Many of those Republican lawmakers quickly soured on Act 77 in the wake of the 2020 election; conspiracy theories surrounding mail-in ballots and the election consumed much of the party. Government & Law professor John Kincaid, who directs the Meyner Center for the Study of State and Local Government, chalked up the Republican backtracking to the relative popularity of mail-in ballots among Pennsylvania Democrats.

“The Republicans have come to the conclusion since the 2020 election that mail-in ballots are conducive to what they call fraud but are conducive to more Democratic votes,” Kincaid said. “They’ve decided to turn the tables, so to speak, and take their own law to the court.”

Many Democrats who once opposed the bill are now decrying the decision of the Court.

“I think it’s unfortunate.

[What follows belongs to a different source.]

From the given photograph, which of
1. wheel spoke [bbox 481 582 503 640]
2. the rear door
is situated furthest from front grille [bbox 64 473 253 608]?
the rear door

I don’t agree with the Court on this matter,” State Rep. Robert L. Freeman (D-Northampton), who voted against Act 77, said. “If the lower court’s order were to stand, I think one of the results you’ll see is probably a drop off in participation because mail-in voting had made it so much easier for people to be able to cast a ballot.”

Kincaid attributes the newfound popularity of Act 77 among Pennsylvania Democrats to them having “discovered that that kind of mail-in voting we had in the 2020 election is a good thing for them.”

Should the Supreme Court strike down Act 77, those who opt for an absentee ballot would have to apply for one each year, making elections “a little inconvenient,” especially for workers, the elderly and college students, according to Boscola.

“I mean, you’re distracted,” Boscola said. “You care more about your academics and getting A’s and B’s than you do about voting.”

Republicans acknowledged the popularity and ease of mail-in voting in their 3-2 decision, however, they ruled Act 77 to be illegal based on article VII, section 14 of the Pennsylvania Constitution which only allows absentee voting when one is faced with “illness or physical disability or… the observance of a religious holiday,” in addition to “business or occupation” related excuses.  Democrats argue that the Constitution grants the legislature the ability to change the methods by which Pennsylvanians can vote.

“I feel that the Supreme Court will recognize voting by mail is another option that was provided by the legislature, which is not at odds with the absentee ballot process,” Freeman explained. “It just affords another method to vote.”

Sen. Boscola cited the Constitution in her argument for Act 77.

“Article seven, section four of the Pennsylvania Constitution gives the legislature the power to the prescribed by law methods of elections,” Boscola said. “I’m pretty confident–I’m pretty optimistic–that the Supreme Court will uphold the constitutionality of this whole act.”

Kincaid expressed confidence that the Supreme Court, composed of five Democrats and only two Republicans, would reverse the decision of the lower court.

“I think the Supreme Court will probably uphold the law, given its party composition as well as its past decisions, which have tended to favor sort of easier voting,” Kincaid said. “I think it’s a legitimate constitutional question. Both sides have an argument to make here.”